What Changed (TL;DR)
Instead of one massive guide, it is now split into practical pages:
- Quick Start
- Installation
- Provider Strategy
- Configuration
- Workflow & Tools
- Agent Modes
- Troubleshooting
The main goal was simple: make this usable when actually working, not just “complete on paper.”
Workflow Mindset I’m Using Now
The current workflow is:
- Pick provider path first (
opencode,opencode-go, orcliproxyapi) - Lock config once (providers, models, variants, MCP)
- Operate with roles (planner, worker, reviewer)
- Use focused references for model decisions and troubleshooting
That alone reduced context switching a lot.
Provider Strategy (Most Important Part)
One key clarification in the docs:
cliproxyapiis not the only path.- For this repo,
cliproxyapiis mainly useful when I want multiple Codex-capable accounts behind one stable OpenAI-compatible endpoint, with retry/routing behavior centralized.
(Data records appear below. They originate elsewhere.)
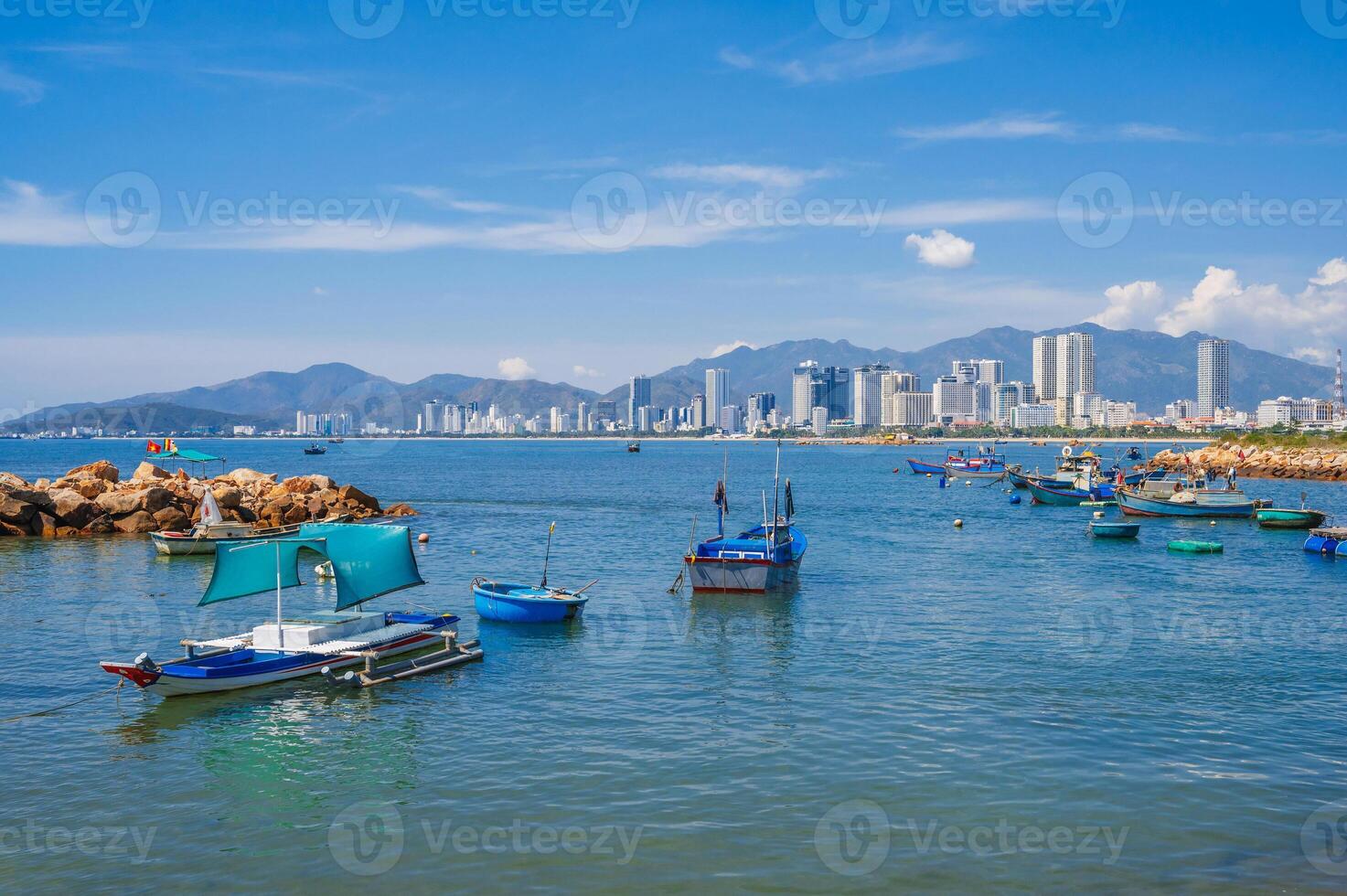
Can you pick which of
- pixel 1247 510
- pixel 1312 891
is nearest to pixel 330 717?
pixel 1312 891

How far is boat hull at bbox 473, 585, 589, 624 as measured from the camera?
31.8 meters

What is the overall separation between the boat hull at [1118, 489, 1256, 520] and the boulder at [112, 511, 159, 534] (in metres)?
66.0

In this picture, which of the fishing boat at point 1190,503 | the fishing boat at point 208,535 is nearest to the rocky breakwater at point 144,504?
the fishing boat at point 208,535

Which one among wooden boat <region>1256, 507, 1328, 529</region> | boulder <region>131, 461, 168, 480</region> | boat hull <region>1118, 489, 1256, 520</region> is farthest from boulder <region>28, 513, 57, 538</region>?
wooden boat <region>1256, 507, 1328, 529</region>

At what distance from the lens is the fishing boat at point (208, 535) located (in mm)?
48562

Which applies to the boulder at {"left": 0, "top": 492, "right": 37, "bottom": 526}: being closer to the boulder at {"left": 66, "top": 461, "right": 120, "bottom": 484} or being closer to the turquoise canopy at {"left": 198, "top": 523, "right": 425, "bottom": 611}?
the boulder at {"left": 66, "top": 461, "right": 120, "bottom": 484}

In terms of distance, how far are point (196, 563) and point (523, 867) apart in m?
37.7

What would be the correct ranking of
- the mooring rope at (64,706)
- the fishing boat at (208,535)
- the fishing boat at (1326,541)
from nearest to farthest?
the mooring rope at (64,706) → the fishing boat at (1326,541) → the fishing boat at (208,535)

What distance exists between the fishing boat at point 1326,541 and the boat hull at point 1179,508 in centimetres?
1819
If I don’t need account pooling/load balancing, direct provider paths stay simpler.
Tooling That Actually Helped
Besides MCP tools, two local CLI tools are worth installing for exploration-heavy agent workflows:
brew install ripgrep ast-grep
rgfor fast text searchsgfor syntax-aware structural search
This is a small change, but it improves discovery speed a lot when navigating large docs/codebases.
Naming Reality Check
Another important thing I had to document clearly:
- Project branding now points to oh-my-openagent
- But many practical examples still use legacy names like
oh-my-opencodein plugin/config keys
So the docs explain both without pretending one side doesn’t exist.
Final Take
This wasn’t just a docs cleanup. It changed how I work with OpenCode day to day:
- faster onboarding
- clearer operational flow
- less re-reading giant setup notes
- better model/provider decisions during real tasks
If you’re still running from one giant setup markdown, split it into workflow pages. It’s one of those “small docs changes” that gives a big productivity return.